On May 31, 2021, Oman’s Sultan Haitham bin Tarik was the first Gulf leader to congratulate Syrian President Bashar al-Assad on his re-election as president of Syria.
The Omani-Syrian relations were not only limited to statements. Oman was the first Arab and Gulf country that Syrian Foreign Minister Faisal Miqdad visited after taking office in March 2021. During his visit, Miqdad said, “Oman has stood by Syria in its war on terrorism and extremism from day one. ... All Syrians respect and appreciate this Omani stance.”
In October 2015, then-Omani Foreign Minister Yusuf bin Alawi paid a remarkable visit to Syria despite the tense Gulf-Syrian relations at the time. In May 2019, Alawi held talks with Assad in Damascus.
Oman did not cut diplomatic relations with Syria after the war in 2011, as did a number of Arab and Gulf countries. It did reduce its diplomatic representation in Syria in 2012, but in October 2020, Oman appointed an ambassador to Syria, becoming the first Gulf Arab country to restore full diplomatic relations with Damascus.
Egypt is trying to exploit the Omani position to convince the Gulf states to re-admit Syria to the Arab League, especially Saudi Arabia.
The permanent representative of Saudi Arabia to the UN, Abdallah al-Mouallimi, stressed in September 2021 that “the kingdom requires that Syria get rid of the control of foreign parties, in order for it to return to its Arab environment and the Arab League.”
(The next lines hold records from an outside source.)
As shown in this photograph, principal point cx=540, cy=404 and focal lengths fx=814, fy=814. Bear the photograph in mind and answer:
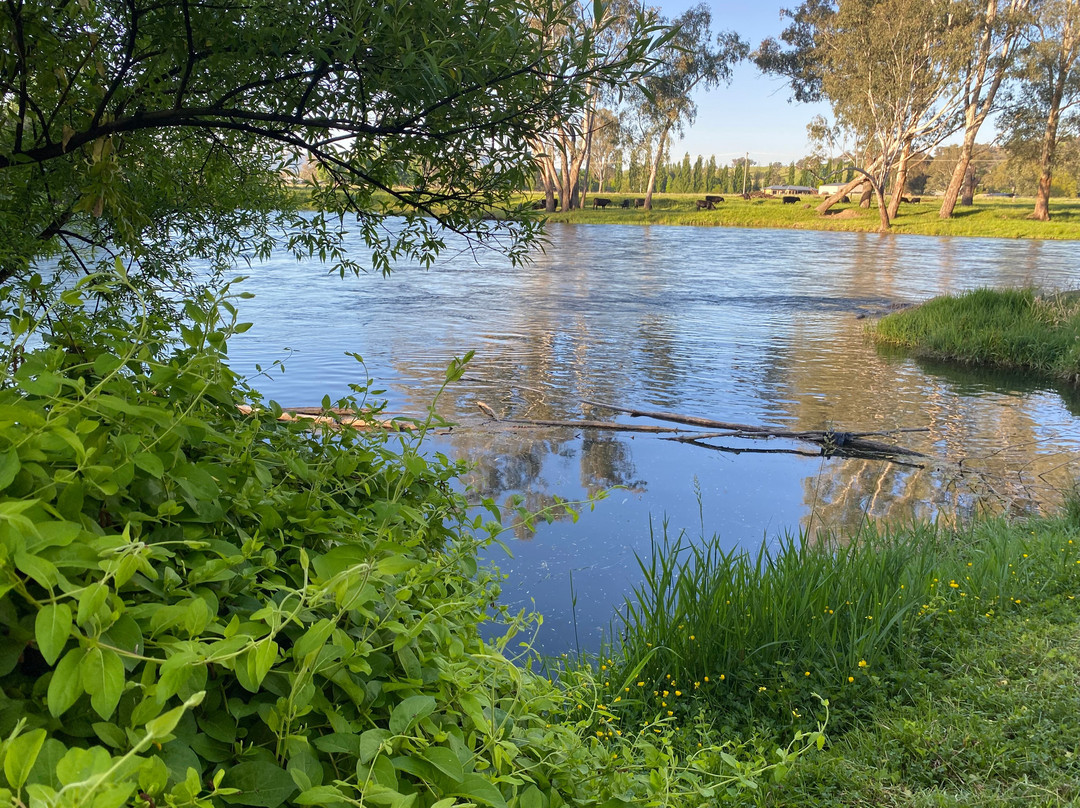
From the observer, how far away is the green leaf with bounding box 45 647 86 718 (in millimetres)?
864

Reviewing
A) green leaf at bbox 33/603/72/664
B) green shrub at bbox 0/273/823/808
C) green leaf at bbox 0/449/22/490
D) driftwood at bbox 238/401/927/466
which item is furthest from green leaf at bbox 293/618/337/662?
driftwood at bbox 238/401/927/466

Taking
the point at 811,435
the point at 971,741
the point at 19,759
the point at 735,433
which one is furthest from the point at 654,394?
the point at 19,759

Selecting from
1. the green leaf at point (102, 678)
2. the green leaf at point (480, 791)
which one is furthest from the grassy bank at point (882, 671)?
the green leaf at point (102, 678)

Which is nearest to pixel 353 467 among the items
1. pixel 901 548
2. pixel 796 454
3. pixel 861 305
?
pixel 901 548

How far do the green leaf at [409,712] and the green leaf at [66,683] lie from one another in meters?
0.43

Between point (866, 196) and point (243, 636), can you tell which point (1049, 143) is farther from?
point (243, 636)

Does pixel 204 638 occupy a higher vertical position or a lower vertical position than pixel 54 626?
lower

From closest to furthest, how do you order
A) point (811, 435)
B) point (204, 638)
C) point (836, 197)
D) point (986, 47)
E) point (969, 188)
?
point (204, 638)
point (811, 435)
point (986, 47)
point (836, 197)
point (969, 188)

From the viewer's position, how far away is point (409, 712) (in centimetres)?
119

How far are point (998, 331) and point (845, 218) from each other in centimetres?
3918

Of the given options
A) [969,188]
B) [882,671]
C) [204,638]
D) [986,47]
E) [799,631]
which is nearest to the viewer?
[204,638]

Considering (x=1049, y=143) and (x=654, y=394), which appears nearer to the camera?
(x=654, y=394)

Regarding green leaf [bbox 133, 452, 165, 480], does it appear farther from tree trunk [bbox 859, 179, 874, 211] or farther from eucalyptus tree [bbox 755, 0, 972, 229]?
tree trunk [bbox 859, 179, 874, 211]

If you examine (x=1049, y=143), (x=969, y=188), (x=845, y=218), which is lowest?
(x=845, y=218)
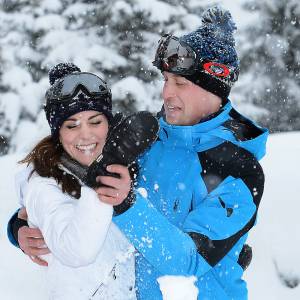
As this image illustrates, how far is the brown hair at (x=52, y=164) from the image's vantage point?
284cm

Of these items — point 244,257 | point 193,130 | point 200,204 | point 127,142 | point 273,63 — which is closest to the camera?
point 127,142

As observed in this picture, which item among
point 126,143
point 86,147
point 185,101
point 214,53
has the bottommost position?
point 86,147

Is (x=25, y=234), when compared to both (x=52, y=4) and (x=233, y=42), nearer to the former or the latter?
(x=233, y=42)

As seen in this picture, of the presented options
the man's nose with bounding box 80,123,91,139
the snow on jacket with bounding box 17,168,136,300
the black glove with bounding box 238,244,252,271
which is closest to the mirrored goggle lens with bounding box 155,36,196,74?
the man's nose with bounding box 80,123,91,139

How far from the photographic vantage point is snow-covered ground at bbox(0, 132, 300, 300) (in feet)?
17.2

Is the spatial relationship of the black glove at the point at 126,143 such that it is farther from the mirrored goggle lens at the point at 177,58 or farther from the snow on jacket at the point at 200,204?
the mirrored goggle lens at the point at 177,58

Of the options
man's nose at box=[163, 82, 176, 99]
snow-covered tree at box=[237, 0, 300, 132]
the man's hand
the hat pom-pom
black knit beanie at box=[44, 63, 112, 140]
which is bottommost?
snow-covered tree at box=[237, 0, 300, 132]

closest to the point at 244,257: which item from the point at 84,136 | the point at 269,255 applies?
the point at 84,136

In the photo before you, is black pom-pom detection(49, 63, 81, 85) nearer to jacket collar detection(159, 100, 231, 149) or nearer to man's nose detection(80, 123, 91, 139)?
man's nose detection(80, 123, 91, 139)

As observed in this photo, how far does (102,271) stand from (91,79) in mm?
1122

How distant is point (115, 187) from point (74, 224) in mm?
331

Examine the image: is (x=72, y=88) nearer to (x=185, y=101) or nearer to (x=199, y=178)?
(x=185, y=101)

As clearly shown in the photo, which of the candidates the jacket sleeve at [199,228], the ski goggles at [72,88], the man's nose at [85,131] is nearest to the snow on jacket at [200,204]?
the jacket sleeve at [199,228]

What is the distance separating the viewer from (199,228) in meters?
2.39
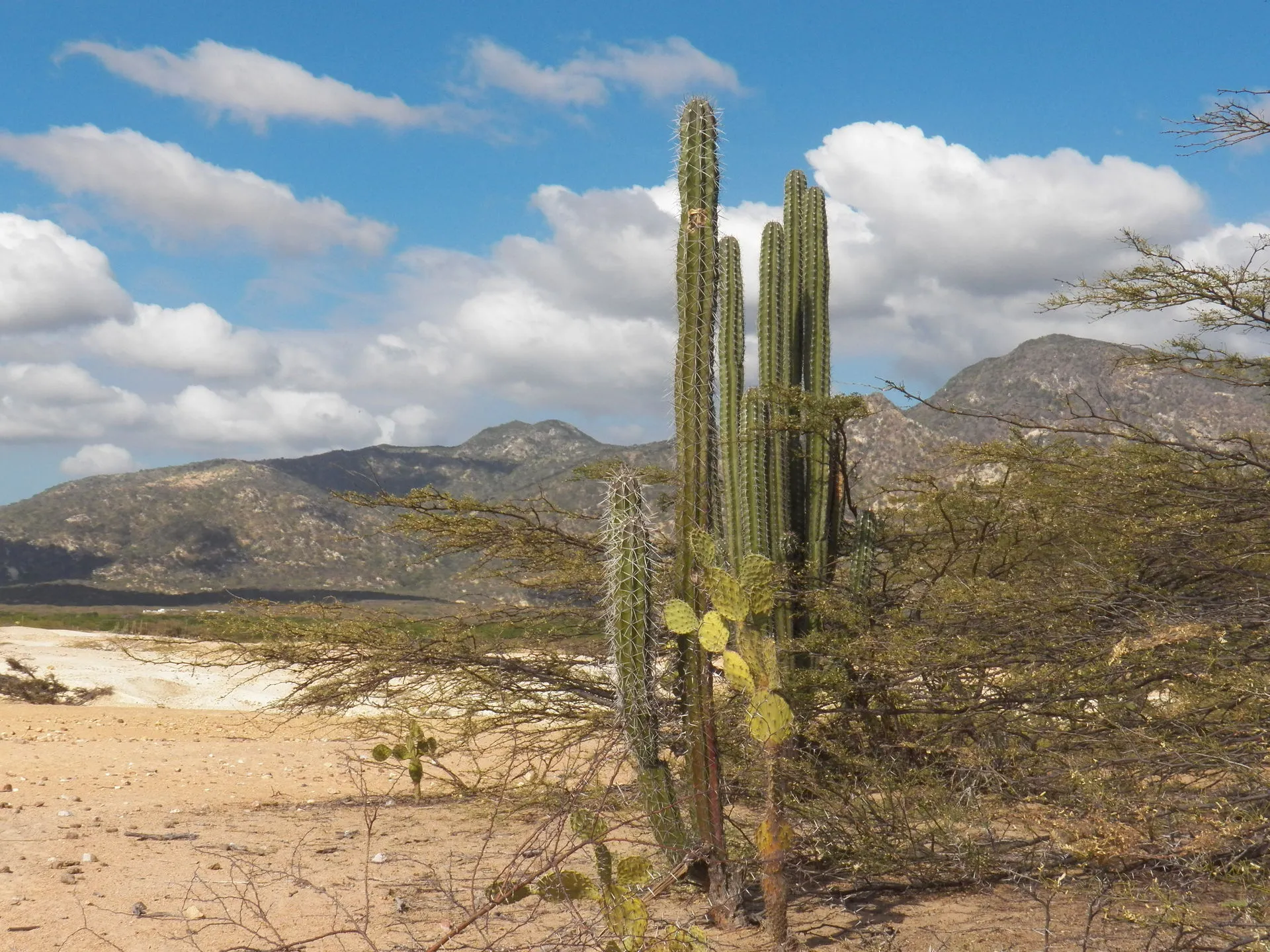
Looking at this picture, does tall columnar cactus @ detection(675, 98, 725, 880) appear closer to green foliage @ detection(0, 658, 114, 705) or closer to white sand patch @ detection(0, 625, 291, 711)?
white sand patch @ detection(0, 625, 291, 711)

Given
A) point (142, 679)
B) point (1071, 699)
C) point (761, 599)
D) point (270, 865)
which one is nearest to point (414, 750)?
point (270, 865)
That Saudi stance prompted Syrian Deputy Foreign Minister Bashar Jaafari to attack Saudi Arabia in December 2021, saying, “Saudi Arabia is still implementing a non-Arab agenda because Saudi policy is still dependent on the Western agenda.”
Egypt tried again to unify the Arab position when Algerian President Abdelmadjid Tebboune visited Cairo and met with his Egyptian counterpart Abdel Fattah al-Sisi on Jan. 25. The pro-government el-Balad newspaper stated that Tebboune's visit to Cairo proves that “there is Egyptian-Algerian cooperation for Syria's return to the Arab League.” Algeria agrees with the Egyptian desire for Syria to participate in the Arab Summit set for March.
Samir Ghattas, head of the Middle East Forum for Political and Strategic Studies, told Al-Monitor, “Egypt has always sought Syria’s return to the Arab League, especially after Sisi took office and the Egyptian-Syrian relations remarkably improved.”
Shoukry and Miqdad met in New York on Sept. 24, 2021. On Oct. 2, Shoukry said in a television interview, “Egypt seeks an active role in helping Syria and restoring its position and stature in the Arab national security.”
Ghattas added, “Oman was the first Gulf country to restore ties with the Syrian regime, followed by the UAE, so the Gulf position toward Syria is gradually changing,' adding that "it is difficult for this initiative to change Saudi Arabia's hard stance amid the latter’s concerns over the growing Iranian influence in Damascus.”